My choice is 500mg Ampicillin twice a day. This capsule can be pulled apart and sprinkled on the food and my pigs don't seem to mind it at all. Don't bother if she recommends Baytril cause you can't get those in a pig even the dog flavored ones.
The neosporine is good but I would still want to put something on there to keep the skin more supple the rest of the time. Even if you have to use Vaseline and rub it in good. We have used a horse product called Hoof Flex on some with the cracks at the top of the hoof line into the foot with pretty good results but I'm sure there is something that works better. You just want to keep it soft so instead of tearing and bleeding the skin will give. Get back to me OK.?

Data shown:
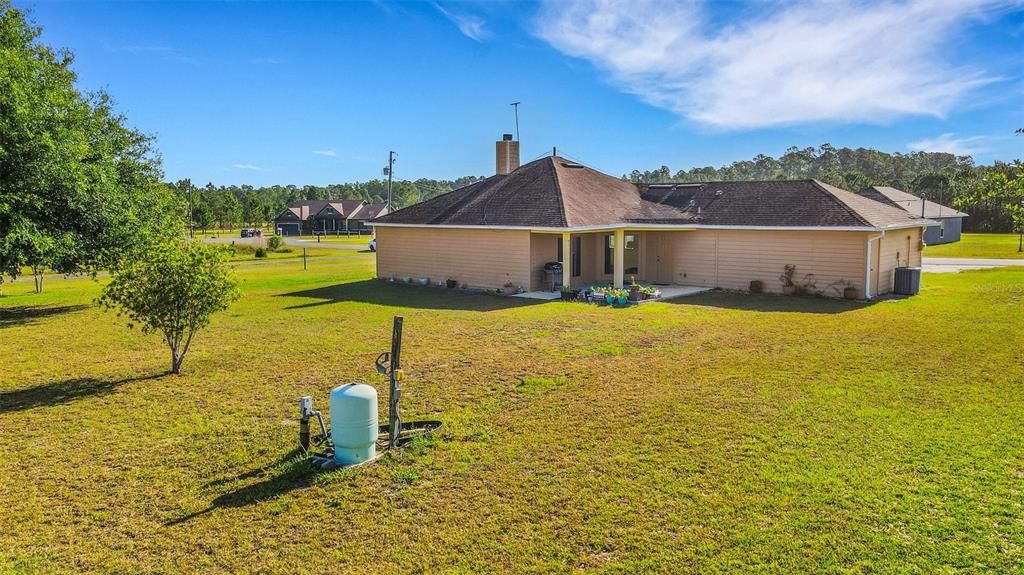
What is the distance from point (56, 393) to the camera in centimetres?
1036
--
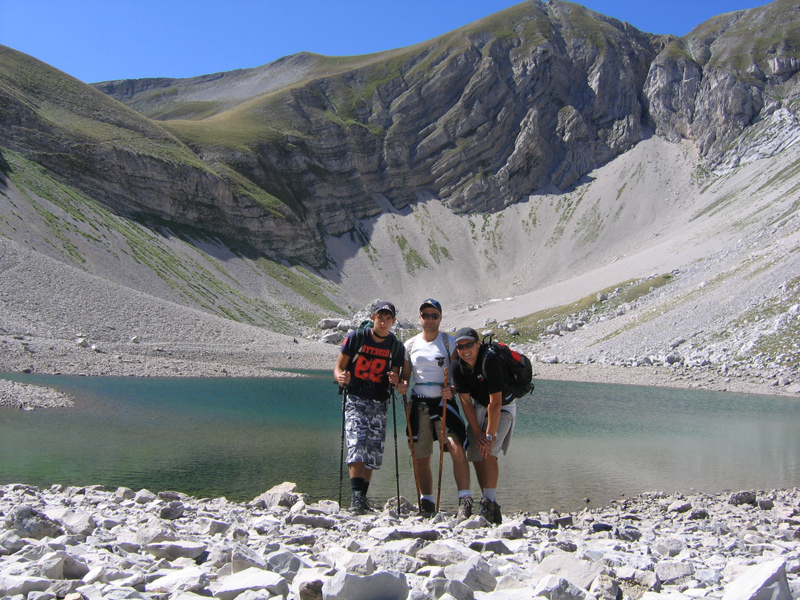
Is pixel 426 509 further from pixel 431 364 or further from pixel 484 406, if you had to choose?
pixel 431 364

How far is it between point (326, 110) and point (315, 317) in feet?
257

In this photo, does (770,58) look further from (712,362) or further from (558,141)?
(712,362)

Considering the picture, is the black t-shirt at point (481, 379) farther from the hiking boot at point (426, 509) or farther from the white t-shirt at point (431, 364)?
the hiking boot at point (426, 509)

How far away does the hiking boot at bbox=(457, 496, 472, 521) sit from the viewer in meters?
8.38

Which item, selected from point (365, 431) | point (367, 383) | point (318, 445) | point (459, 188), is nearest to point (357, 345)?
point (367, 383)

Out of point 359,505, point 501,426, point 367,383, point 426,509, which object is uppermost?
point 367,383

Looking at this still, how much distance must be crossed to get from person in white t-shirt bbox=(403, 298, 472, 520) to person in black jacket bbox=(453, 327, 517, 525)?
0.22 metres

Task 1: Can you write out the pig care advice from "The neosporine is" up to and including "back to me OK.?", switching "Vaseline" to "lanolin"?
Task 2: How might the pig care advice continue after its last line? Write the next part.
The items were taken from a separate source.

Exercise answer 1:
The neosporine is good but I would still want to put something on there to keep the skin more supple the rest of the time. Even if you have to use lanolin and rub it in good. We have used a horse product called Hoof Flex on some with the cracks at the top of the hoof line into the foot with pretty good results but I'm sure there is something that works better. You just want to keep it soft so instead of tearing and bleeding the skin will give. Get back to me OK.?

Exercise answer 2:
I took some
photos of Oinkys foot. Not the easiest thing in the world as he is lying
on his side and I have to lift his leg, shine a torch (flashlight) and
photo it all at the same time. However here are 3 photos basically the
same. There is not a photo of the other foot as that was too hard an angel
to get. Hope
this is going to ring a bell for you. Liz Oinky's
A: Picture came through good. This does look a lot like the pig last year that had this problem....he was in England. They put him on a strong antibiotic therapy and it worked for him. Their vet used Lincocin injectable but if you don't want to give shots every day than you could go with the Ampicillin 500mg and you have to give at the high end of the scale...like two of the 500mg capsules three times a day. (That's six total for the day of the 500mg ones)
They did it for seven days but ten days would be even better. This looks almost like an abscess that is now inside so you have to go after it there first and it takes a lot of antibiotic to get to the root of the problem. If you talk with your vet you might ask her to give it a try....nothing to lose but a sore and I really think this is a bacteria of some sort or it could be staph.
case the treatment would do nothing but help. I couldn't find other pigs
original post but am going to send you the last one where the pig healed
up and is doing fine....other than now he has arthritis.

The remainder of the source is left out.